An actual science of the State would recognize it for what it truly is: a kind of social organism, an Elite-controlled institution dedicated solely to its own survival. Rather than tame the alleged anarchy of a Stateless world, States are merely taking advantage of it — and draining the world of vital resources desperately needed to conquer a range of challenges.
The State is a living atrocity, and if humanity is to stand any chance of making it through this century without the needless loss of millions of lives, each and every State must be forever chained.
That, in fact, is what democracy has been all about from the beginning.
And by democracy I mean true democracy — not that obscenity the spirit of ancient Athens represents. American and European Elites like to pretend that Greece and Rome were the founts of a thing called “Western Civilization” but that’s only because these were both slave-states where the wealthy held all the power. Democracy in Athens was only for landed men — and never barbarians.
True democracy has existed for as long as people. Is is rooted in free associations between individuals and groups who consent to common laws and an impartial system for adjudicating disputes.

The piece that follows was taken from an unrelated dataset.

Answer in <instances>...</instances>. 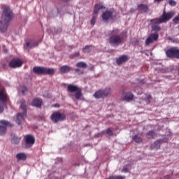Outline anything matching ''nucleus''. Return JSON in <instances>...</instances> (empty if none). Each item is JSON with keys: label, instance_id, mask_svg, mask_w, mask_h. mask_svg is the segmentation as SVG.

Those who dislike the laws of a place can move to one more suited to their tastes.
This ancient form of basic democracy can for the first time, thanks to the internet, be made the basis for a true global democracy that can govern the planet without being a State.
I call it the Earth Democratic Federation because it is partly inspired by the Federation from Star Trek, and also because the name is literally accurate.
The Earth Democratic Federation will need to be a free association of democratic countries who relinquish any claim to the right to use violence to resolve disputes. And an independent, transparent, and democratically-accountable security organization, the Earth Defense Forces, will have to be established to defend anyone across the planet facing life-threatening hazards, whether that be from other people or the planet itself.
The objective is simple: build a democratic international alliance capable of acting as an independent superpower on the global stage.
But not a traditional self-serving superpower like the United States, U.S.S.R., or China — a truly non-aligned movement dedicated to establishing a collective government to manage international affairs.
The Earth Democratic Federation will focus on trade, human rights, disaster relief, and democratization and build close relationships with disadvantaged communities across the world. A free trade and travel block will be set up with equal democratic representation for all, ensuring trade stays fair and sustainable. And the Earth Defense Forces will be deployed where invited as peacekeepers and nation-builders, helping integrated war-torn regions into the Earth Democratic Federation.
The goal is to become an indispensable trade partner to everyone equipped with a capable and professional defense force able to prevent communal violence and respond to disasters. In other words, what the United States should be and likes to pretend it is, but isn’t and can’t be, because its government was long ago consumed by its State.
A global democratic bulwark against the creeping racial authoritarianism of our time is absolutely necessary and a winning proposition given the increasing political instability in the United States.
Global democracy is the future of humanity — if it is to have a future at all.
The question is how to build it in the time we have left before war, climate change, and resource shortages begin to sap global capacity and wealth.